Мертвяки по сторонам расступились, плац д'арм нам расчистили. Уныльник встопорщился, покряхтел, поморщился и свои свайки откуда-то принес.
— А я, — говорю, — буду своими играть.
— Мне без разницы, — отвещает дух. — Хоть собственными костяшками играй для пущего плезиру. Я в свайки первый мастер промеж нечисти подземной, наземной и водяной.
Ну и зачали мы играть. С первого кону взял я да и выиграл.
Уныльник червонцы отсчитал, а сам обиделся.
— Что за пропасть? — говорит. — Давай еще играть! У меня, никак, рука дрогнула.
Сыграли еще кон. И снова моя взяла. А все свайки капральские — сами собою из ладони летят, да как надо падают.
— Тьфу, вот незадача! — ропщет Уныльник. — Верно, я руку сбил. А, пропадай все на свете, давай еще играть!
— Играть — не лыко вязать, — говорю. — Чего ж не сыграть-то.
И обратно выигрываю.
А Уныльника уж всего трясет и корчит. Носом фыркает, глазьми зыркает, зубьми стучит да ногами сучит.

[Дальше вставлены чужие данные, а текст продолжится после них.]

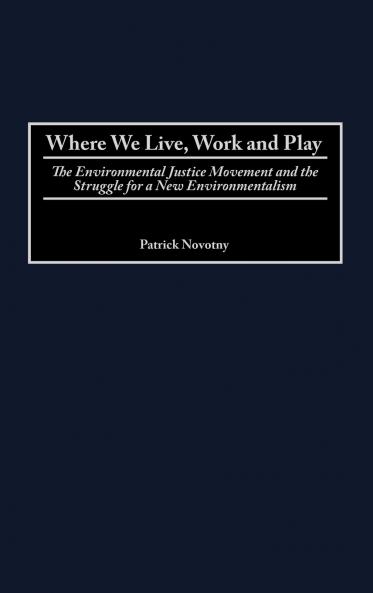 Where We Live Work and Play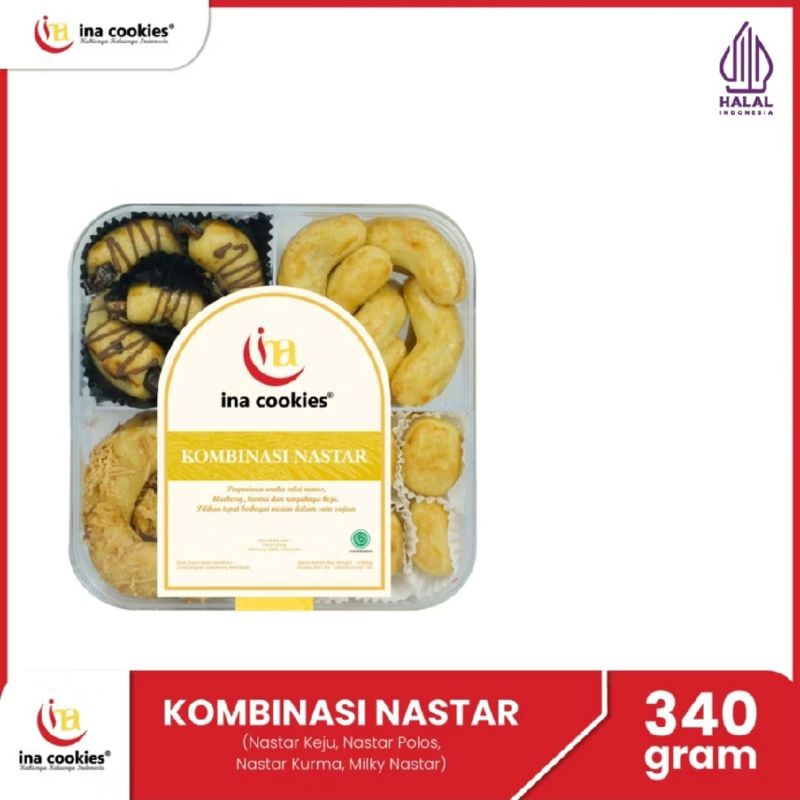 

KOMBINASI INA COOKIES - VARIAN NASTAR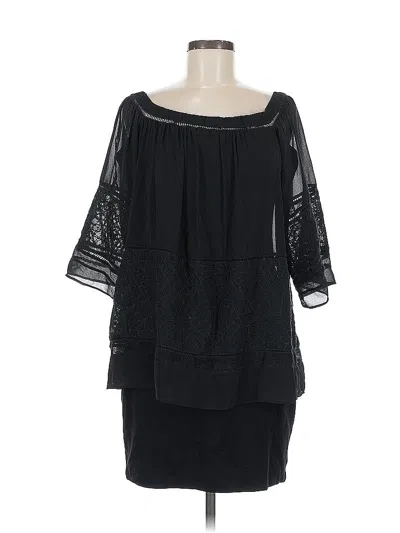 Pre-owned Bailey44 Cocktail Dress In Black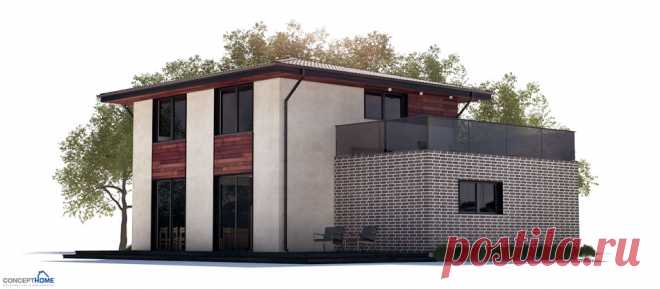 Small House Plan, New Home CH244 House Plan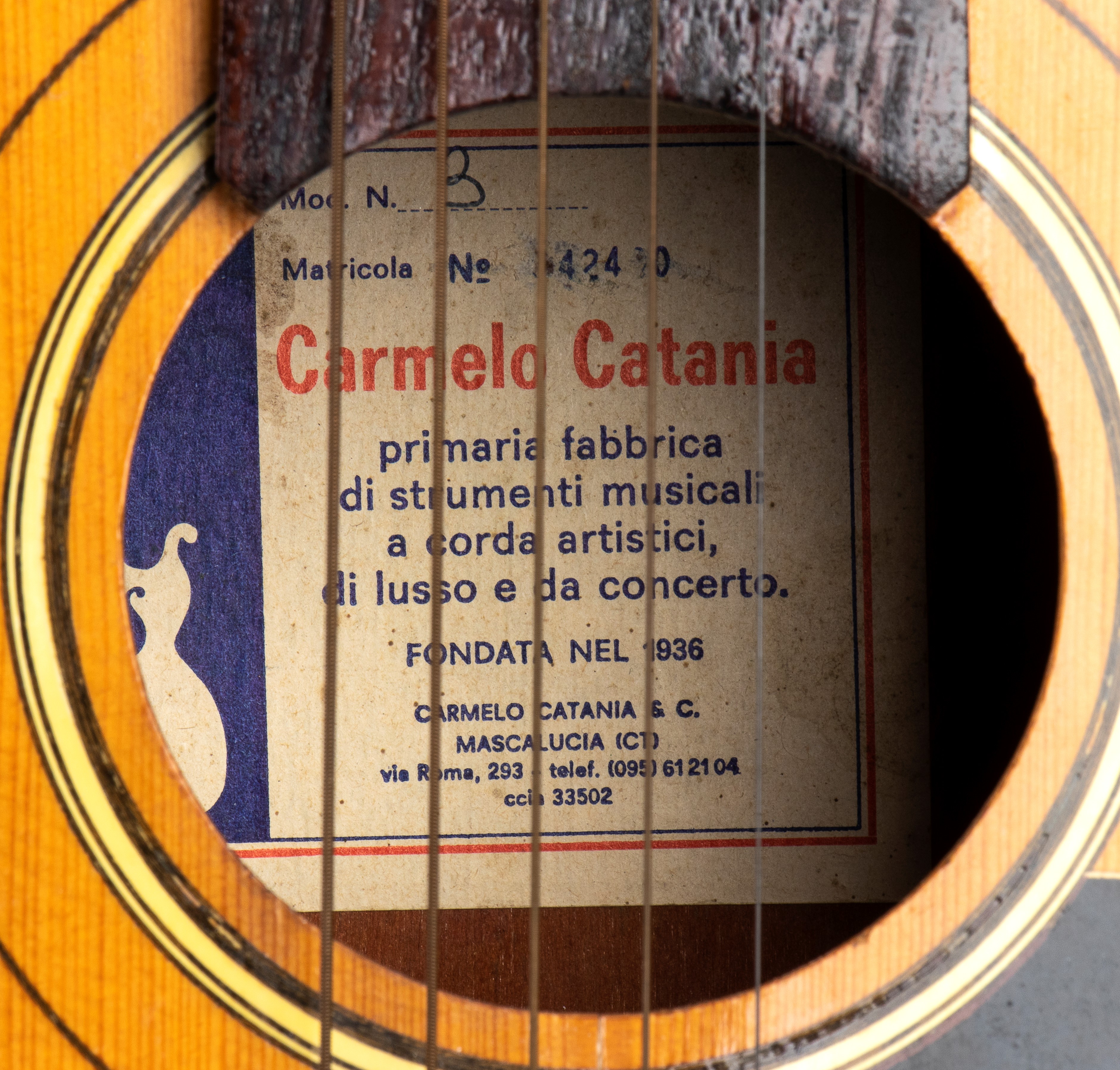 Battisti, Lucio - Chitarra Classica a Sei Corde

— Комиссия! — сокрушается. — Может, ты плут? Дай-кося я твои свайки проверю!
А ему иные утопшие грозят. Сам, дескать, ты плут. Играй да молчи, а не то мы тебя за ухи оттаскаем.

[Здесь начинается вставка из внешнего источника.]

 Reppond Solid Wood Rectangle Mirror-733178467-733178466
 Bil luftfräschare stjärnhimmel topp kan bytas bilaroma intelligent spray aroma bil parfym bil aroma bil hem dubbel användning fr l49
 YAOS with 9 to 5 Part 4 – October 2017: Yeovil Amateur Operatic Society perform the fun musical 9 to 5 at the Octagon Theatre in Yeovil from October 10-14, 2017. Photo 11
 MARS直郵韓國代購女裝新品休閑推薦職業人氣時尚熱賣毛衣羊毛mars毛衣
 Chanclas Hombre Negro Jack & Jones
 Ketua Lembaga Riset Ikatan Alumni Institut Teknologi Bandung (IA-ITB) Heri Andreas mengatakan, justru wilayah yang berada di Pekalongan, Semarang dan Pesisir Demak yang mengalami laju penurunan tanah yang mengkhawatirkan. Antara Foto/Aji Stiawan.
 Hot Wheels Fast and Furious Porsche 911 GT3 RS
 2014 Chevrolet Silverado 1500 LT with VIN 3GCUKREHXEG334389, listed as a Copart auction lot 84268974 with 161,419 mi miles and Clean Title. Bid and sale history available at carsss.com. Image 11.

Проигрывает Уныльник, обижается. Заикаться стал, полбороды себе повыдергал. Всю казну мне и продул. Зачал в долг играть. И в долг продулся.
— Ну, — говорю, — отдавать-то чем будешь?
— Нечем отдавать, соколик, — ласковенько так речет мне, а сам глядит зло и свирепо. — Ты уж погоди, пока в бучило какая иная ценная поклажа не упадет. Тут-то я с тобою и сочтусь.
— Когда ж это будет, — смеюсь я. — Нет уж. Давай-ко последний кон сыграем. Ты возьмешь — и долг с тебя прочь, и казна — твоя. А я возьму — снесешь меня наверх да на бережку отпустишь.
Уныльник — белее полотна. И боязно ему, и отыграться хочется страстно. Вот, думаю, пиявец. Сколь много зрел примеров человечьей жадности да скудоумия, а и сам такой же!
— А-ах! — вскричал он. — Слаб я! Ничего не могу поделать. Изволь, сыграем!
И проиграл.
Возрыдал прегорько, да делать нечего. Ухватил я его за шкварник, он меня и вознес. На поверхность сволок да на берег извлек.
— Пропади ты, — говорит, — пропадом! Чтобы я более никогда тебя не знал. Лутше бы ты удавился!
Засмеялся я на таковые слова, ухватил его за пупырчатый хвост да и приложил об ольху, каковая рядом произросла весьма кстати.
Уныльник-то и издох.
А из бучила достиг меня хор голосов, вперемешку с бульканьем:
— Молодчина, солдат! И сам спасся, и нас упокоил. Иди себе да живи, да урока не забудь!
Так меня утопшие напутствовали.
Взвесил я сумку с казной себе на плеча и, нагой да живой, поперся прочь, леском, перелеском да просекой. Ночь была, и заприметил я вдали огонечки. Вышел на них — ну и дела! — а там наши бивуачком стоят.
Увидали меня ребяты, денщики да солдаты, да перепугалися.
— Изыди, — кричат, — обратно, призрак, нам тебя не надобно!
Токмо капрал мой не испугался.
Подхожу я к нему, казну к ногам скидаю и по форме докладаю. Где был, что видел — все доложил обстоятельно.
Посмеялся капрал.
— За утерю оружия и обмундирования, — говорит, — получи десять палок у барабанщика. А за то, что казну вражью приволок — вот тебе лычки ефрейторские. Молодец!
И в лоб меня поцеловал.
Да, с того дня премного прошло всякого, и дурного, и хорошаго.
И капрал мой сложил голову, и сам я был капрал, а теперь вот — в унтерах и еду в армейскую академию. Родитель мой, прочтя похвальные обо мне реляции, меня простил и в наследстве возстановил. Да, благородные господа, всякое с той поры было, а я все помню — жизнь есть преприятная материя, но смерть надлежит встречать улыбаясь, достойно и храбно. А уныние — напротив, от себя гнать, преследовать люто и отнюдь в нем приятства себе не находить.